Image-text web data
#####

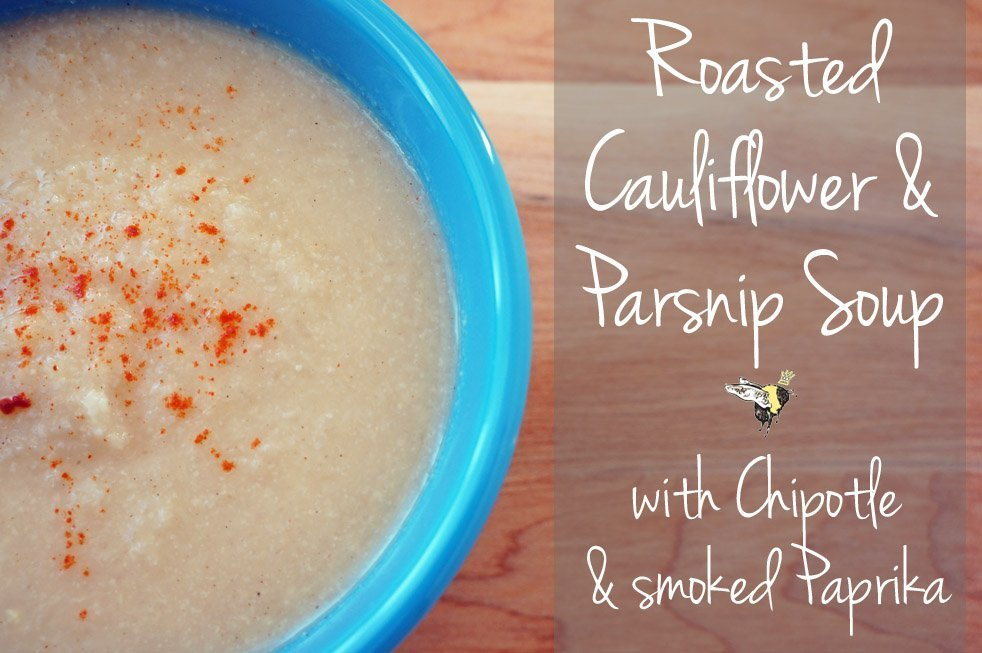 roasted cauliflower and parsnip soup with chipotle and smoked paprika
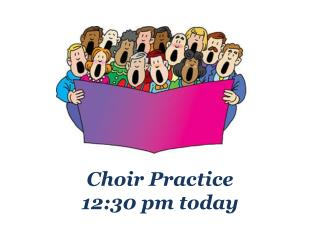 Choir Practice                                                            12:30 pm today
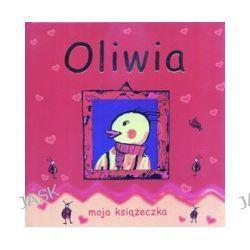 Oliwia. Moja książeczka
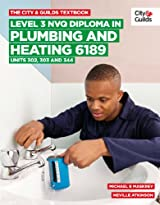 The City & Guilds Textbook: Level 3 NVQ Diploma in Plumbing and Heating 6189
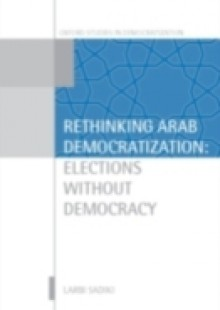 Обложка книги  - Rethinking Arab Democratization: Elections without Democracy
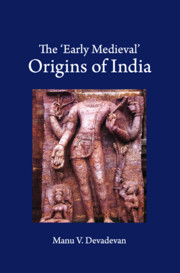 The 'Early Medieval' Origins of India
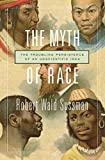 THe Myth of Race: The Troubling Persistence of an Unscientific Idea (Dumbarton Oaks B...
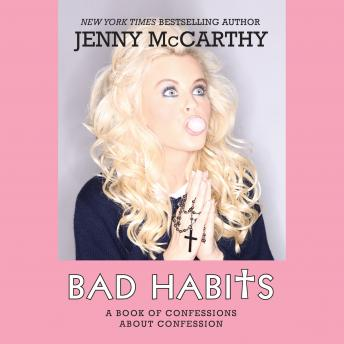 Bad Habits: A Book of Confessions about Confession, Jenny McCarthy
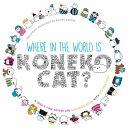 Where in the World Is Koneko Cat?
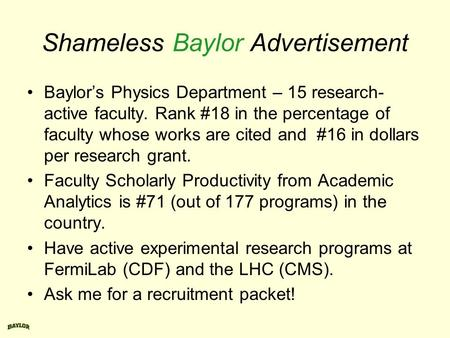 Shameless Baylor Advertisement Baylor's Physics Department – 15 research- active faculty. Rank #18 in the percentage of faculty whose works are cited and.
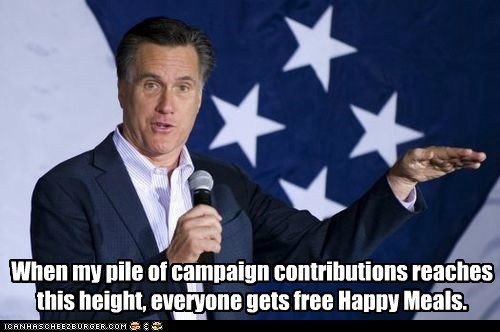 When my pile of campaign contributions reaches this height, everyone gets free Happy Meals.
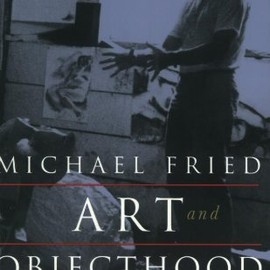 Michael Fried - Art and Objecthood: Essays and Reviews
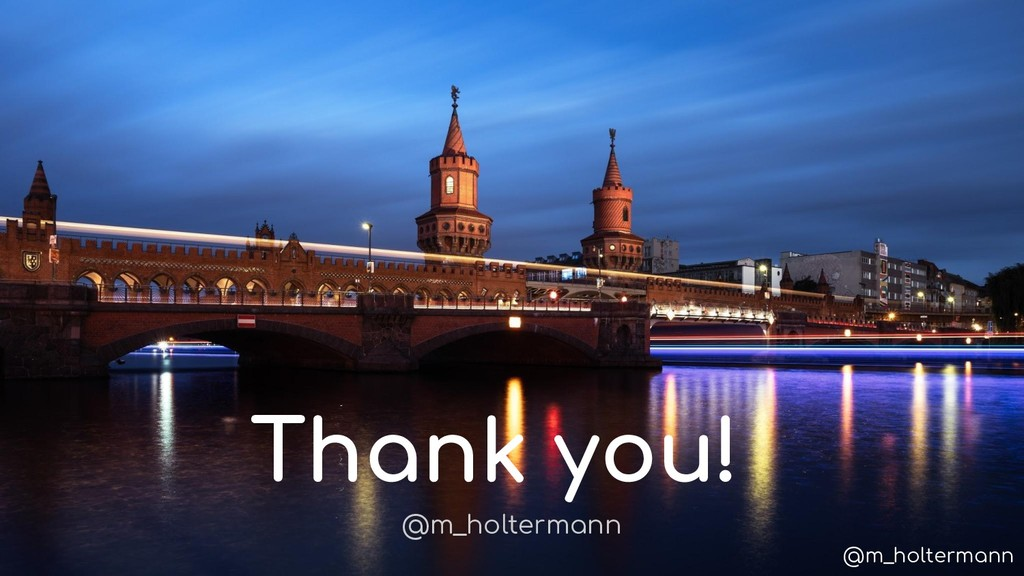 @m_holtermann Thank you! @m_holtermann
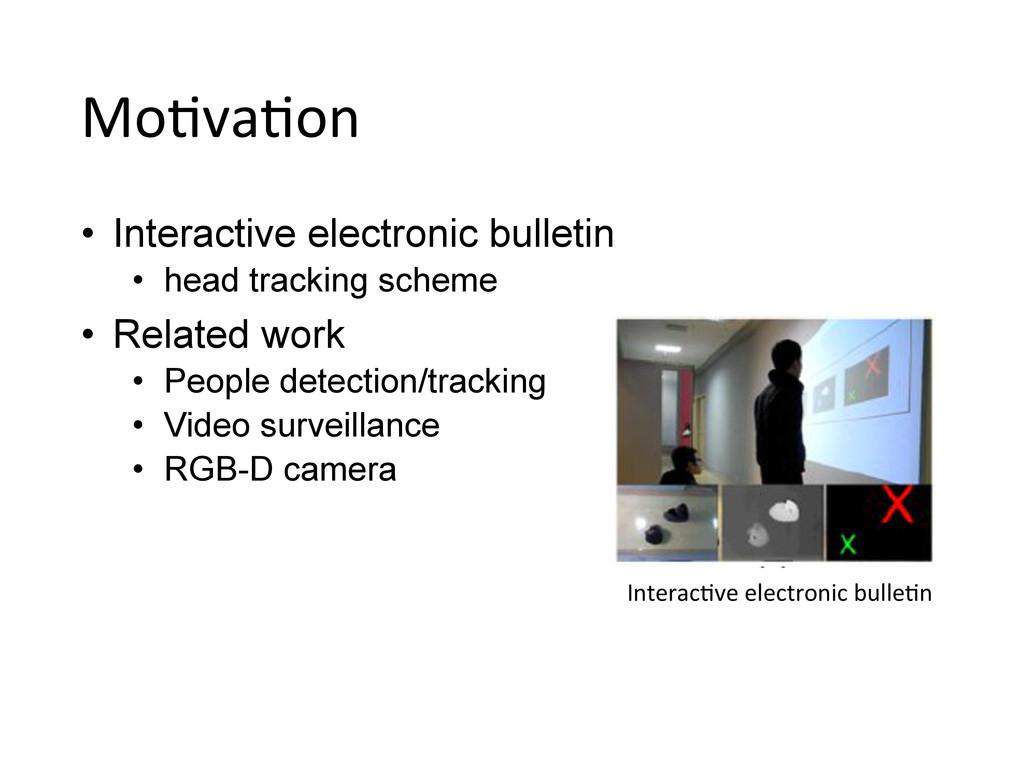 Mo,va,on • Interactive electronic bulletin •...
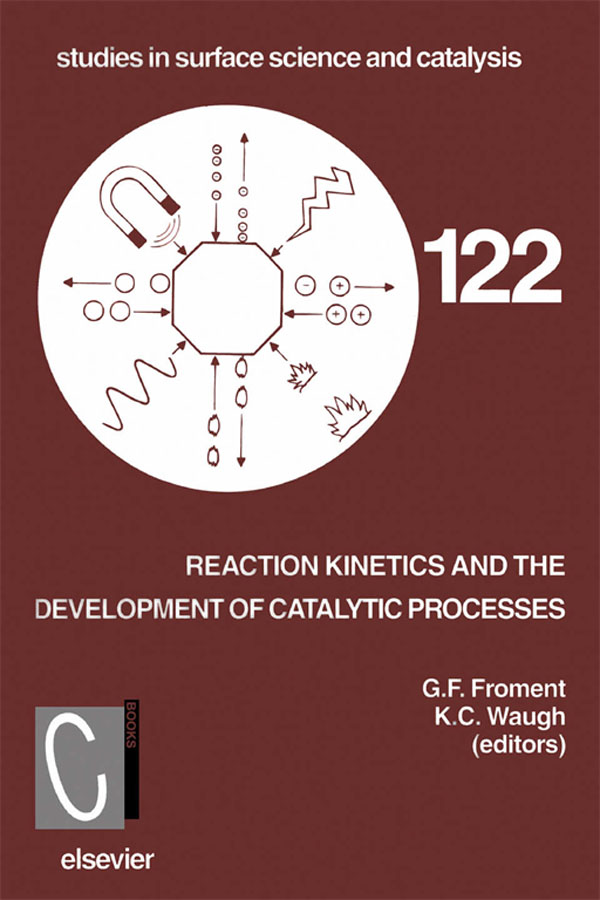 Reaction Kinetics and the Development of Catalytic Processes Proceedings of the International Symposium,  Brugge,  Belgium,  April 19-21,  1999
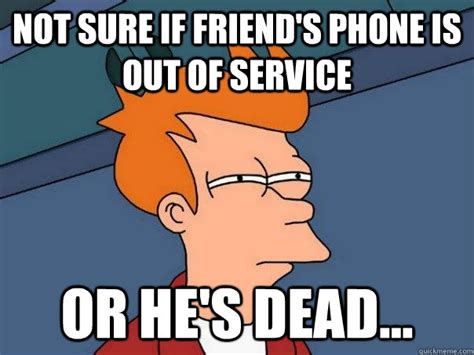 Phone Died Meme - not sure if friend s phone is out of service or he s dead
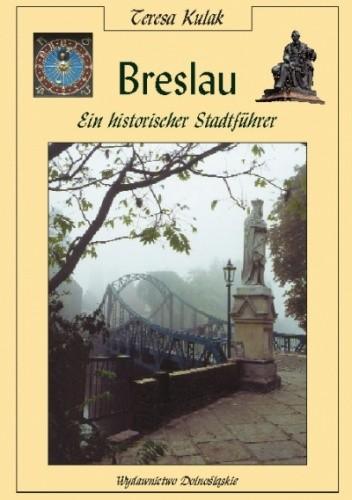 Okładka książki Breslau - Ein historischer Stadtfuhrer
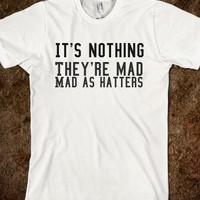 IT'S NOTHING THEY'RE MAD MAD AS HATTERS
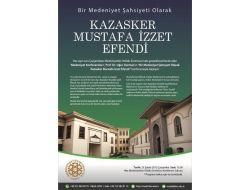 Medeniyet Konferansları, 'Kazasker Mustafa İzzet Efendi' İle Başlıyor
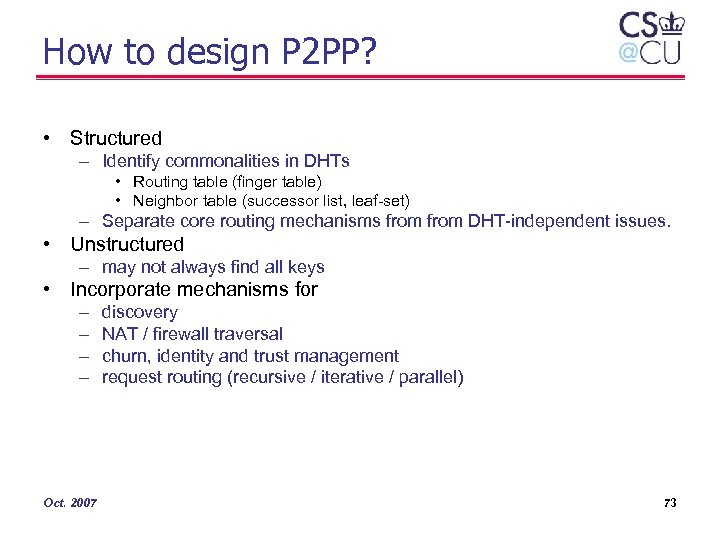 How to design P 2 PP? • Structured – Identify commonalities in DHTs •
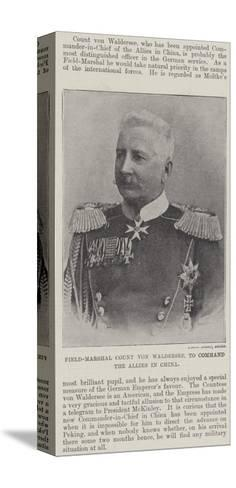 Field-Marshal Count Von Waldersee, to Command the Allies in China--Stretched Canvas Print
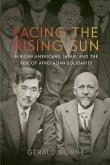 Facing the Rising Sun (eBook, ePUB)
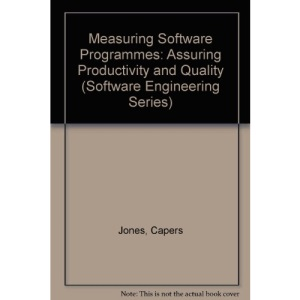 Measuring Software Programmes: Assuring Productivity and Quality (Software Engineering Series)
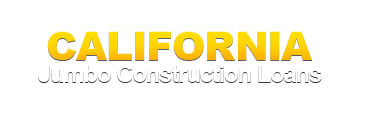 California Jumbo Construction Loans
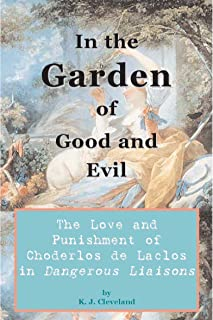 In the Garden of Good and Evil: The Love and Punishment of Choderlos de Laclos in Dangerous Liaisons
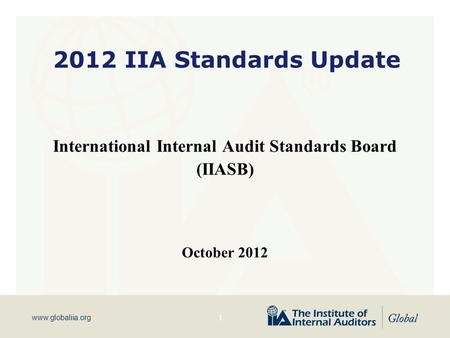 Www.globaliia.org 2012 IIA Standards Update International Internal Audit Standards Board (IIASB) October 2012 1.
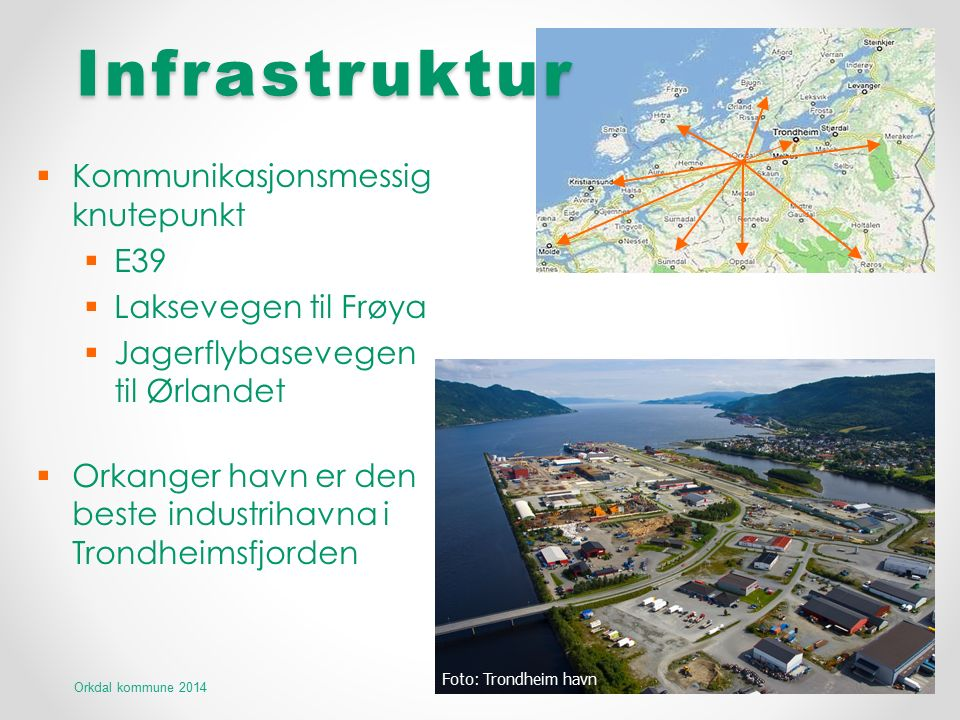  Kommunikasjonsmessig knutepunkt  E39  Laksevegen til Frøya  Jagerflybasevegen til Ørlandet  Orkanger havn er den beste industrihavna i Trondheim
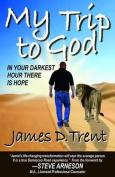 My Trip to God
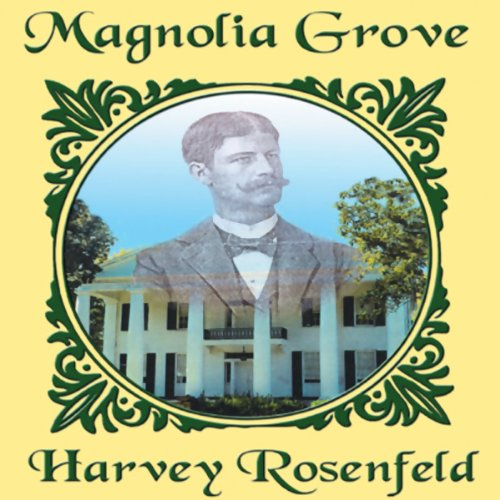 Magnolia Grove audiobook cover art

#####

* **What you need to do**: Please, without any pictures, retype the records exactly as they appear.

* **Exercise solution**:
 roasted cauliflower and parsnip soup with chipotle and smoked paprika
 Choir Practice                                                            12:30 pm today
 Oliwia. Moja książeczka
 The City & Guilds Textbook: Level 3 NVQ Diploma in Plumbing and Heating 6189
 Обложка книги  - Rethinking Arab Democratization: Elections without Democracy
 The 'Early Medieval' Origins of India
 THe Myth of Race: The Troubling Persistence of an Unscientific Idea (Dumbarton Oaks B...
 Bad Habits: A Book of Confessions about Confession, Jenny McCarthy
 Where in the World Is Koneko Cat?
 Shameless Baylor Advertisement Baylor's Physics Department – 15 research- active faculty. Rank #18 in the percentage of faculty whose works are cited and.
 When my pile of campaign contributions reaches this height, everyone gets free Happy Meals.
 Michael Fried - Art and Objecthood: Essays and Reviews
 @m_holtermann Thank you! @m_holtermann
 Mo,va,on • Interactive electronic bulletin •...
 Reaction Kinetics and the Development of Catalytic Processes Proceedings of the International Symposium,  Brugge,  Belgium,  April 19-21,  1999
 Phone Died Meme - not sure if friend s phone is out of service or he s dead
 Okładka książki Breslau - Ein historischer Stadtfuhrer
 IT'S NOTHING THEY'RE MAD MAD AS HATTERS
 Medeniyet Konferansları, 'Kazasker Mustafa İzzet Efendi' İle Başlıyor
 How to design P 2 PP? • Structured – Identify commonalities in DHTs •
 Field-Marshal Count Von Waldersee, to Command the Allies in China--Stretched Canvas Print
 Facing the Rising Sun (eBook, ePUB)
 Measuring Software Programmes: Assuring Productivity and Quality (Software Engineering Series)
 California Jumbo Construction Loans
 In the Garden of Good and Evil: The Love and Punishment of Choderlos de Laclos in Dangerous Liaisons
 Www.globaliia.org 2012 IIA Standards Update International Internal Audit Standards Board (IIASB) October 2012 1.
  Kommunikasjonsmessig knutepunkt  E39  Laksevegen til Frøya  Jagerflybasevegen til Ørlandet  Orkanger havn er den beste industrihavna i Trondheim
 My Trip to God
 Magnolia Grove audiobook cover art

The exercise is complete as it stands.